» Job
Please return every row below that contains the word "ceiling", copying each one in full.
☆ ☆ ☆
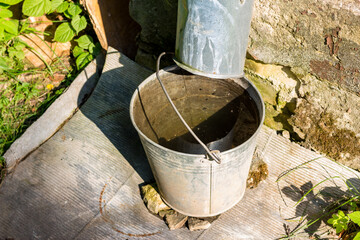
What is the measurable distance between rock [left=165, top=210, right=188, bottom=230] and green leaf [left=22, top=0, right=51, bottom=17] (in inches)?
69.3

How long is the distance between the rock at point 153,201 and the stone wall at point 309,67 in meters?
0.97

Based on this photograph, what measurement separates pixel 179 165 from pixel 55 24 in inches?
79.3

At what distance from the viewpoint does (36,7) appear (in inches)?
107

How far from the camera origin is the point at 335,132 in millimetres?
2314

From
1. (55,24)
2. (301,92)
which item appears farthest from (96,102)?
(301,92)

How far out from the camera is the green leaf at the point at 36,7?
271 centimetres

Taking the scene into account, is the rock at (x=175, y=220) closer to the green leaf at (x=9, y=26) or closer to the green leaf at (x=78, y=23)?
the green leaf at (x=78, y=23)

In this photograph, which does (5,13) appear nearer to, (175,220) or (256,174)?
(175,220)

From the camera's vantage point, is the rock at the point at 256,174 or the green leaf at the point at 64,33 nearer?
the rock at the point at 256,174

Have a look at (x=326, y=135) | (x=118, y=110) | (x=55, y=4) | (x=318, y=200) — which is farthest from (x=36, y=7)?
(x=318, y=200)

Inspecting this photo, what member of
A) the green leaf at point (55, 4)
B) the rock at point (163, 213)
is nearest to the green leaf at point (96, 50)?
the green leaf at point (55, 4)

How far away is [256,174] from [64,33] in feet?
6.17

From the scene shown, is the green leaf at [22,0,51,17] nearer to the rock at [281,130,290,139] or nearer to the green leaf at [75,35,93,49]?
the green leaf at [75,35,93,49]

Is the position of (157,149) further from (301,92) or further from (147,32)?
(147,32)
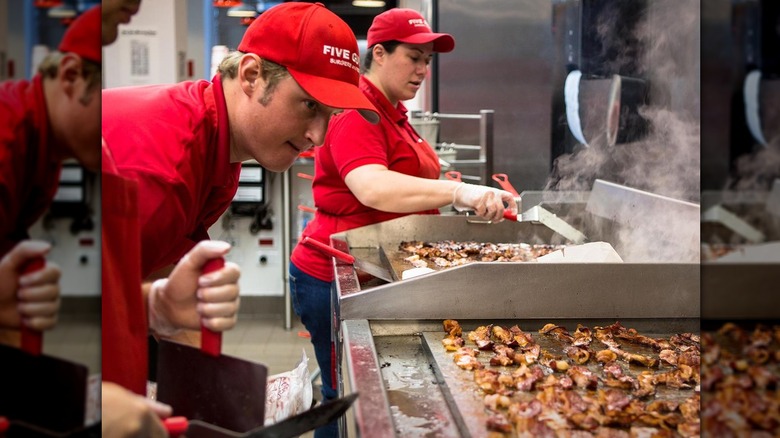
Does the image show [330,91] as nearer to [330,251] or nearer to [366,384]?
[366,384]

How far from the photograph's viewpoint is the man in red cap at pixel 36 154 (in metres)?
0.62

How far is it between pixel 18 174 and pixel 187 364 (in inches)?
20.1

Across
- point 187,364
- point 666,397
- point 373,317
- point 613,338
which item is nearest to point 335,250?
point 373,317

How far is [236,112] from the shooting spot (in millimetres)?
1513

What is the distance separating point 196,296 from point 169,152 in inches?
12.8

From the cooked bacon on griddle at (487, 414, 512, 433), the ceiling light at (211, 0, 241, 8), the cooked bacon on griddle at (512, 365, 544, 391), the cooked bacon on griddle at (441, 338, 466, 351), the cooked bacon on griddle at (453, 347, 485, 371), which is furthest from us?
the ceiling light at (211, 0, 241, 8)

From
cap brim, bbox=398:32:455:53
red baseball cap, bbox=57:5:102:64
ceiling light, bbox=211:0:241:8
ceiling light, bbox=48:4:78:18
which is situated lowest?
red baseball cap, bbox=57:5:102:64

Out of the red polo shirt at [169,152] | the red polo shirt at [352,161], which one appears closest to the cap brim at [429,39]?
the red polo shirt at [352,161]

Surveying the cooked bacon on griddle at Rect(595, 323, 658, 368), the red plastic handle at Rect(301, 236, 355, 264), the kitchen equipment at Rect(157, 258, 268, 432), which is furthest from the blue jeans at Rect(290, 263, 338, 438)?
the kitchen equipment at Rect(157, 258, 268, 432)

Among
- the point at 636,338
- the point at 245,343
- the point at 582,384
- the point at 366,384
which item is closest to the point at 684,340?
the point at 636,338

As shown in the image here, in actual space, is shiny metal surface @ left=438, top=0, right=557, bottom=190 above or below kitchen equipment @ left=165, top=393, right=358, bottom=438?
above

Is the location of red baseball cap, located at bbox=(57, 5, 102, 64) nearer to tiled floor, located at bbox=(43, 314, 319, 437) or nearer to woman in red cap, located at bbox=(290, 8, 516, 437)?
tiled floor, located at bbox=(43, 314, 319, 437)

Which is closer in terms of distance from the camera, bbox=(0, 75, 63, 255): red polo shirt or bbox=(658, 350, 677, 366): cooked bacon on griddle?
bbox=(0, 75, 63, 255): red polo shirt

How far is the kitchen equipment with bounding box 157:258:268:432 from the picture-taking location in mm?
☆ ☆ ☆
» Complete response
From the cooked bacon on griddle at (487, 414, 512, 433), the ceiling light at (211, 0, 241, 8), the cooked bacon on griddle at (512, 365, 544, 391), the cooked bacon on griddle at (441, 338, 466, 351), the cooked bacon on griddle at (453, 347, 485, 371), which is furthest from us?
the ceiling light at (211, 0, 241, 8)
ceiling light, bbox=211:0:241:8
ceiling light, bbox=48:4:78:18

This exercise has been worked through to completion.